UVM Medical Center has contracted with Kite Pharma — a subsidiary of California-based Gilead Sciences, which owns one of the FDA-approved processes — to perform the lab work.

Patients can experience side effects after the altered T-cells are reintroduced to the body related to having a “supercharged” immune system, Gerson said. The most common side effects are fevers, which can progress to become severe; low blood pressure; and issues with organ functioning. Serious cases are rare, as doctors now know how to both prevent the effects and treat them quickly if they start.

“Because we’re well aware of the side effects, we monitor patients very closely for it,” Gerson said. 
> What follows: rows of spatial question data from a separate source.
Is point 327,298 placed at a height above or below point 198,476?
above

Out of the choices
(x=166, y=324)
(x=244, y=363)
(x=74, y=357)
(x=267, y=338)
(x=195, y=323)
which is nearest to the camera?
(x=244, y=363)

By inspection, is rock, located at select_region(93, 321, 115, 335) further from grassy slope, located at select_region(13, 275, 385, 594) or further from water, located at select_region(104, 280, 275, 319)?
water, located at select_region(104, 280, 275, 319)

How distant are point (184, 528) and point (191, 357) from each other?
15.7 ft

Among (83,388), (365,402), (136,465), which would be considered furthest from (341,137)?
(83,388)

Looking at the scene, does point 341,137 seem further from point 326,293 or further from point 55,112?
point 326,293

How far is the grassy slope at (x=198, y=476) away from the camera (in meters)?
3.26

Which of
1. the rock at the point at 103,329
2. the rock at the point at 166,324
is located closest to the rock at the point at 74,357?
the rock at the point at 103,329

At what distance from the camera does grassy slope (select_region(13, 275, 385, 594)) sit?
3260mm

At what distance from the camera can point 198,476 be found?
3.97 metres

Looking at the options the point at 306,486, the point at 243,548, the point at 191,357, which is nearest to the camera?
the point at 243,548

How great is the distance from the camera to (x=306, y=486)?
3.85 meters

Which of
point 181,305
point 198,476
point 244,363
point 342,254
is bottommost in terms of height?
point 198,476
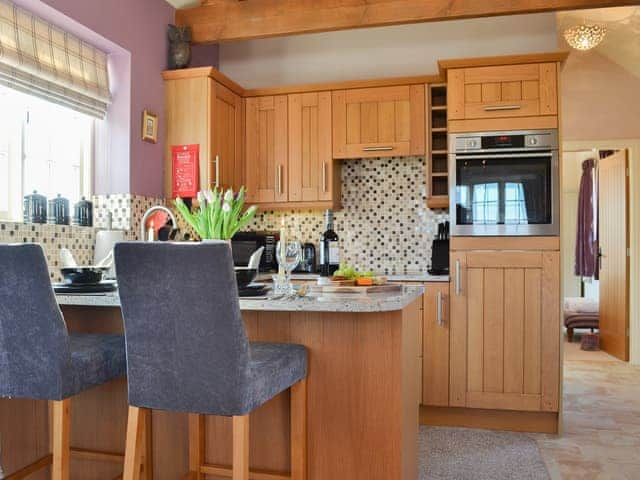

Blood cancers account for about 10% of all cancers, according to the Leukemia & Lymphoma Society. They were diagnosed in about 186,400 people nationwide in 2021. 

So far, CAR T-cell therapy has been less effective on so-called solid tumor cancers, such as breast, prostate or lung. Scientists are not yet sure why, and it is an area of active research that Gerson hopes to bring to UVM after the clinical program is fully established.

That would allow patients to participate in clinical trials of “products that are on the forefront of discovery, both in blood cancers as well as in solid cancer,” he said.